Guardrails

Composable safety pipeline for I/O validation — validate, redact, transform, and block content before and after LLM generation.

Guardrails validate content before and after LLM generation. No AI SDK offers this natively — it's a Crux-only feature across all adapters.

Quick Start

guardrails.ts

import { guardrail, createSafetyPlugin } from '@crux/core/safety'

// Block prompt injections on input
const injectionGuard = guardrail({
  name: 'injection',
  phase: 'input',
  validate: async (content) => {
    if (/ignore\b.{0,30}\bprevious\b.{0,30}\binstructions/i.test(content))
      return { action: 'block', reason: 'Prompt injection detected' }
    return { action: 'pass' }
  },
})

// Redact PII on output
const piiGuard = guardrail({
  name: 'pii',
  phase: 'output',
  stream: { buffer: 'full' },
  validate: async (content) => {
    const redacted = content.replace(/\b[A-Za-z0-9._%+-]+@[A-Za-z0-9.-]+\.[A-Z|a-z]{2,}\b/g, '[EMAIL]')
    if (redacted !== content) return { action: 'redact', content: redacted }
    return { action: 'pass' }
  },
})

// Install as plugin — runs on every generate() and stream() call
config({ plugins: [createSafetyPlugin({ guardrails: [injectionGuard, piiGuard] })] })

Three-Layer Safety Model

Guardrails are Layer 1 of Crux's safety architecture:

Layer	Primitive	What it validates	When
I/O Safety	`guardrail()`	Content safety, PII, injection, toxicity	Before/after generate()
Action Safety	`defineToolFilter()` (future)	Tool call approval, rate limits, cost gates	During tool loop
Output Quality	`constraint()`	Semantic invariants (cite sources, language, tone)	After generation, with retry

Defining Guards

`guardrail()`

Creates a frozen guardrail object. Each guard declares a single phase and a validate function.

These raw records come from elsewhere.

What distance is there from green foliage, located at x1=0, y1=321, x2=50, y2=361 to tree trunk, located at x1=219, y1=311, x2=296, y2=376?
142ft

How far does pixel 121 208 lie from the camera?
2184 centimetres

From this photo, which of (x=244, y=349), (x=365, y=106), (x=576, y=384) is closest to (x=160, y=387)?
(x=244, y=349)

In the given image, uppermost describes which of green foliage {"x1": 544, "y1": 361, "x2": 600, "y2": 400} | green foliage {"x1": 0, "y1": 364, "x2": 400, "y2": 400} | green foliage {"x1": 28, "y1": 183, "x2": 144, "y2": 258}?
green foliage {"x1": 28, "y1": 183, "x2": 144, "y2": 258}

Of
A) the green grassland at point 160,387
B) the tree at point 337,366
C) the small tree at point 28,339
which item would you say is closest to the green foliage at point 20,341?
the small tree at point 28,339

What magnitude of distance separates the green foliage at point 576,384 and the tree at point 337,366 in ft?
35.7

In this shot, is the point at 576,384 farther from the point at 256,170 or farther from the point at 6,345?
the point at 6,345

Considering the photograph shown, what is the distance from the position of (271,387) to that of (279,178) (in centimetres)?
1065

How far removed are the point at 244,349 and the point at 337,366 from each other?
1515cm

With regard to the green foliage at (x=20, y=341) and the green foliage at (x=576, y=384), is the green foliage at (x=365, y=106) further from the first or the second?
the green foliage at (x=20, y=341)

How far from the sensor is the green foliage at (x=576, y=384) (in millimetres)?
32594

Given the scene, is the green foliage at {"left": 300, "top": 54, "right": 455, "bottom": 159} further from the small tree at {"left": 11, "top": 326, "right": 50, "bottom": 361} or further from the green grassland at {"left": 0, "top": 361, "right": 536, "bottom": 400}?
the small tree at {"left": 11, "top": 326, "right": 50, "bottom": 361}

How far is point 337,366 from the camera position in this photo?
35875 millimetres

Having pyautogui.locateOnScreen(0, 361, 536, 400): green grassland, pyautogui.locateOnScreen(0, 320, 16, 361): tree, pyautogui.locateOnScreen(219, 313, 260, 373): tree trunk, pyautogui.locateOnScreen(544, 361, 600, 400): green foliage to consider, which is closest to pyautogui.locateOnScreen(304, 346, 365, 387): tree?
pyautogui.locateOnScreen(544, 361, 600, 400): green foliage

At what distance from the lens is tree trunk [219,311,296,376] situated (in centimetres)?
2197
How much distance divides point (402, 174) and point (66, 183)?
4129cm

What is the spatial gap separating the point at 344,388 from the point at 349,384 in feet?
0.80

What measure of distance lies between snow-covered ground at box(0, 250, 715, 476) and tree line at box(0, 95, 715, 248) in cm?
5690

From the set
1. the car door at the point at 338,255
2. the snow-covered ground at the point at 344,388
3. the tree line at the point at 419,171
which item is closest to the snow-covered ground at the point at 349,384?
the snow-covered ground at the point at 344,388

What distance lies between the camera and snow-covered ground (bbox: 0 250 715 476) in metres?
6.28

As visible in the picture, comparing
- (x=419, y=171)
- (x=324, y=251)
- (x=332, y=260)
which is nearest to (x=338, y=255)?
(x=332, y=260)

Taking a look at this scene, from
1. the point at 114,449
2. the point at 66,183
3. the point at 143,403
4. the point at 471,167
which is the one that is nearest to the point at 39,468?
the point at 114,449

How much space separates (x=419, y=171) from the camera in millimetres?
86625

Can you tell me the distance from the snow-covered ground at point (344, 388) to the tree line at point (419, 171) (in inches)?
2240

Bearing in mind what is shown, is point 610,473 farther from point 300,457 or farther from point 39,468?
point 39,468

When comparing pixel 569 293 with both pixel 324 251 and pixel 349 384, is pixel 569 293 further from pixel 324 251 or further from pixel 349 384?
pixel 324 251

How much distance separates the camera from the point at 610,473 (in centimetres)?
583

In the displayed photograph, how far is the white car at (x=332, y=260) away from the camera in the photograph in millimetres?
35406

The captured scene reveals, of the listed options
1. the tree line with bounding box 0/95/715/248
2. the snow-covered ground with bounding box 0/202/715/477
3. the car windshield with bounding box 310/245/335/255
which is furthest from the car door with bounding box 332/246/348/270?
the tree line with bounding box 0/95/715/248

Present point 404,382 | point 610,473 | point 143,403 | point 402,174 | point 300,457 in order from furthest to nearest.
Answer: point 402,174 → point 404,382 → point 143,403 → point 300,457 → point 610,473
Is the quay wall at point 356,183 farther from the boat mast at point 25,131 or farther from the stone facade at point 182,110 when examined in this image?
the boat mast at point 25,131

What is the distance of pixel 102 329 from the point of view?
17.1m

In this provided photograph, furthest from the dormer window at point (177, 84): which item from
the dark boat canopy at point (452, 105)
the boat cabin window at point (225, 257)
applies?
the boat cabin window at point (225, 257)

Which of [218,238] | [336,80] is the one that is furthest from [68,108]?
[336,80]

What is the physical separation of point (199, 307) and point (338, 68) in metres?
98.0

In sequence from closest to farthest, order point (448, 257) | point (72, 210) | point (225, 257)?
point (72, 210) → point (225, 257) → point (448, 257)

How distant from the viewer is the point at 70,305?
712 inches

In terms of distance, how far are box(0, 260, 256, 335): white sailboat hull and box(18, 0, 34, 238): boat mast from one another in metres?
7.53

import { guardrail } from '@crux/core/safety'

const guard = guardrail({
  name: 'my-guard',
  phase: 'output',
  validate: async (content, ctx) => {
    // content: the text to validate
    //   input phase  → last user message
    //   output phase → model response
    // ctx: GuardrailContext with promptId, model, messages, traceId, metadata
    return { action: 'pass' }
  },
})

Guards are frozen objects — define once, compose freely. Guardrails filter content but never re-call the model. For retry-with-feedback on output quality, use constraint().

Actions

Every validate call returns an action:

Action	Phase	What happens
`pass`	input, output, chunk	Content is safe. Continue to next guard
`block`	input, output, chunk	Hard stop. Throws `GuardrailBlockedError`. Remaining guards skip
`redact`	input, output, chunk	Destructive safety removal. Returns modified `content` + optional `entities`. Modified content flows to next guard
`transform`	input, output, chunk	Constructive quality improvement. Returns modified `content`. Modified content flows to next guard
`warn`	input, output, chunk	Log but continue. Returns `reason`. Content unchanged
`hold`	chunk only	Don't emit yet. Merge this chunk into the next `onChunk` call. Enables cross-chunk transforms

redact vs transform: Both modify content and flow forward the same way. The distinction is semantic — redactions carry safety audit metadata (what was removed, original content), transforms are quality improvements. Devtools displays them differently.

GuardrailContext

Every validate and onChunk call receives context:

interface GuardrailContext {
  phase: 'input' | 'output'
  promptId: string | undefined
  model: string | undefined
  messages: readonly Message[]
  systemPrompt: string | undefined
  traceId: string | undefined
  metadata: Record<string, unknown>
}

Use ctx.model for model-specific rules (stricter for cheaper models), ctx.messages for conversation-aware checks, ctx.metadata for app-specific passthrough.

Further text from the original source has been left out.